Start of Task input

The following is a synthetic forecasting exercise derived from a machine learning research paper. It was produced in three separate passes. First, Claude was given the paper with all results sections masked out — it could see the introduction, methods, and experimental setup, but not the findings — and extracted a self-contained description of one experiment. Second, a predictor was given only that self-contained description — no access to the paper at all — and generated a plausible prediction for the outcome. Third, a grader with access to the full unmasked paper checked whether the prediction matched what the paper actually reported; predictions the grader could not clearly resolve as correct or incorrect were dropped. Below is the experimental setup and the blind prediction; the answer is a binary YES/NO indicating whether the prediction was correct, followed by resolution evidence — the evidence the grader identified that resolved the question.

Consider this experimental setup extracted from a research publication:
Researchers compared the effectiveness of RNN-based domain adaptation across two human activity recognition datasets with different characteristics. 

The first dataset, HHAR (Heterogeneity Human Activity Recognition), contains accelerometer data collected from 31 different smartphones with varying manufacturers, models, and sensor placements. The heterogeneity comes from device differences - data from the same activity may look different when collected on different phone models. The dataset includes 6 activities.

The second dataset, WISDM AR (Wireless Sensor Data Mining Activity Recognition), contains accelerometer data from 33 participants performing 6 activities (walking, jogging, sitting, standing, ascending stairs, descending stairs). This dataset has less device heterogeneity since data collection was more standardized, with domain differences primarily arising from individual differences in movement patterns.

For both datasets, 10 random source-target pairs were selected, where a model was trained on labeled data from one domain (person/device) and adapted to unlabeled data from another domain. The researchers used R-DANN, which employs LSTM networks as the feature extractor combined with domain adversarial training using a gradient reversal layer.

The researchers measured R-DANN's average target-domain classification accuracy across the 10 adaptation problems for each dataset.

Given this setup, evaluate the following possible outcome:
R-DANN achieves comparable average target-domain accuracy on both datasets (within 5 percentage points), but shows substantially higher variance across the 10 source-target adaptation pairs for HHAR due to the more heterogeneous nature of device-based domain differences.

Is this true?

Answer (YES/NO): NO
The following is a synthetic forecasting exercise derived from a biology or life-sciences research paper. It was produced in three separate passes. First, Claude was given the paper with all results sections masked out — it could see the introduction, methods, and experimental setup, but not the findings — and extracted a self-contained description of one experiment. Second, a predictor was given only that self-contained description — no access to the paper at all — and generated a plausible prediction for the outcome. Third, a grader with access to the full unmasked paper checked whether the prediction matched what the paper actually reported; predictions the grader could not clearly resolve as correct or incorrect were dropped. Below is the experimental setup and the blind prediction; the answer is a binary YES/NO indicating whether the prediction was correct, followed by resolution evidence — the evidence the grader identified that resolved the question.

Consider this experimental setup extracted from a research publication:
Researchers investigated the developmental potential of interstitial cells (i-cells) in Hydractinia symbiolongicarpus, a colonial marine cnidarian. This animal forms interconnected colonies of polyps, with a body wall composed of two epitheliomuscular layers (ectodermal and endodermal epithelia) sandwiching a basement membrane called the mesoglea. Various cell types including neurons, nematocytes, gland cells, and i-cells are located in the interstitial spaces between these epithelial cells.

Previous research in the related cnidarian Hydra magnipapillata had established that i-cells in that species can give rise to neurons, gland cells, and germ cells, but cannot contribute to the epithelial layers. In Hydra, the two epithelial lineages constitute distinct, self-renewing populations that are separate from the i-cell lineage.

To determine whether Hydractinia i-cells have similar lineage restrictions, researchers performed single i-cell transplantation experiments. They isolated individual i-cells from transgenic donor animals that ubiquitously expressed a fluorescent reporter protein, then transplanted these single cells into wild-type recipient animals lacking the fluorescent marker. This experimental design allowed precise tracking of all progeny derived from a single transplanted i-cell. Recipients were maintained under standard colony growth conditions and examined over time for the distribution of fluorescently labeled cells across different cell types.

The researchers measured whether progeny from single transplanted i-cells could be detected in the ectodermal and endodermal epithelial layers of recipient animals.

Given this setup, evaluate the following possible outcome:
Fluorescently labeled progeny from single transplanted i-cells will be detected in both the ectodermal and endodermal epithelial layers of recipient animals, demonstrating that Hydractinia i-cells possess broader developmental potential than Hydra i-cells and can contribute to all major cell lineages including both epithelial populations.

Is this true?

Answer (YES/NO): YES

End of Task input

## Exercise details
Exactly as they appear above, return all of the records.

## Response to this task
The following is a synthetic forecasting exercise derived from a machine learning research paper. It was produced in three separate passes. First, Claude was given the paper with all results sections masked out — it could see the introduction, methods, and experimental setup, but not the findings — and extracted a self-contained description of one experiment. Second, a predictor was given only that self-contained description — no access to the paper at all — and generated a plausible prediction for the outcome. Third, a grader with access to the full unmasked paper checked whether the prediction matched what the paper actually reported; predictions the grader could not clearly resolve as correct or incorrect were dropped. Below is the experimental setup and the blind prediction; the answer is a binary YES/NO indicating whether the prediction was correct, followed by resolution evidence — the evidence the grader identified that resolved the question.

Consider this experimental setup extracted from a research publication:
Researchers compared the effectiveness of RNN-based domain adaptation across two human activity recognition datasets with different characteristics. 

The first dataset, HHAR (Heterogeneity Human Activity Recognition), contains accelerometer data collected from 31 different smartphones with varying manufacturers, models, and sensor placements. The heterogeneity comes from device differences - data from the same activity may look different when collected on different phone models. The dataset includes 6 activities.

The second dataset, WISDM AR (Wireless Sensor Data Mining Activity Recognition), contains accelerometer data from 33 participants performing 6 activities (walking, jogging, sitting, standing, ascending stairs, descending stairs). This dataset has less device heterogeneity since data collection was more standardized, with domain differences primarily arising from individual differences in movement patterns.

For both datasets, 10 random source-target pairs were selected, where a model was trained on labeled data from one domain (person/device) and adapted to unlabeled data from another domain. The researchers used R-DANN, which employs LSTM networks as the feature extractor combined with domain adversarial training using a gradient reversal layer.

The researchers measured R-DANN's average target-domain classification accuracy across the 10 adaptation problems for each dataset.

Given this setup, evaluate the following possible outcome:
R-DANN achieves comparable average target-domain accuracy on both datasets (within 5 percentage points), but shows substantially higher variance across the 10 source-target adaptation pairs for HHAR due to the more heterogeneous nature of device-based domain differences.

Is this true?

Answer (YES/NO): NO
The following is a synthetic forecasting exercise derived from a biology or life-sciences research paper. It was produced in three separate passes. First, Claude was given the paper with all results sections masked out — it could see the introduction, methods, and experimental setup, but not the findings — and extracted a self-contained description of one experiment. Second, a predictor was given only that self-contained description — no access to the paper at all — and generated a plausible prediction for the outcome. Third, a grader with access to the full unmasked paper checked whether the prediction matched what the paper actually reported; predictions the grader could not clearly resolve as correct or incorrect were dropped. Below is the experimental setup and the blind prediction; the answer is a binary YES/NO indicating whether the prediction was correct, followed by resolution evidence — the evidence the grader identified that resolved the question.

Consider this experimental setup extracted from a research publication:
Researchers investigated the developmental potential of interstitial cells (i-cells) in Hydractinia symbiolongicarpus, a colonial marine cnidarian. This animal forms interconnected colonies of polyps, with a body wall composed of two epitheliomuscular layers (ectodermal and endodermal epithelia) sandwiching a basement membrane called the mesoglea. Various cell types including neurons, nematocytes, gland cells, and i-cells are located in the interstitial spaces between these epithelial cells.

Previous research in the related cnidarian Hydra magnipapillata had established that i-cells in that species can give rise to neurons, gland cells, and germ cells, but cannot contribute to the epithelial layers. In Hydra, the two epithelial lineages constitute distinct, self-renewing populations that are separate from the i-cell lineage.

To determine whether Hydractinia i-cells have similar lineage restrictions, researchers performed single i-cell transplantation experiments. They isolated individual i-cells from transgenic donor animals that ubiquitously expressed a fluorescent reporter protein, then transplanted these single cells into wild-type recipient animals lacking the fluorescent marker. This experimental design allowed precise tracking of all progeny derived from a single transplanted i-cell. Recipients were maintained under standard colony growth conditions and examined over time for the distribution of fluorescently labeled cells across different cell types.

The researchers measured whether progeny from single transplanted i-cells could be detected in the ectodermal and endodermal epithelial layers of recipient animals.

Given this setup, evaluate the following possible outcome:
Fluorescently labeled progeny from single transplanted i-cells will be detected in both the ectodermal and endodermal epithelial layers of recipient animals, demonstrating that Hydractinia i-cells possess broader developmental potential than Hydra i-cells and can contribute to all major cell lineages including both epithelial populations.

Is this true?

Answer (YES/NO): YES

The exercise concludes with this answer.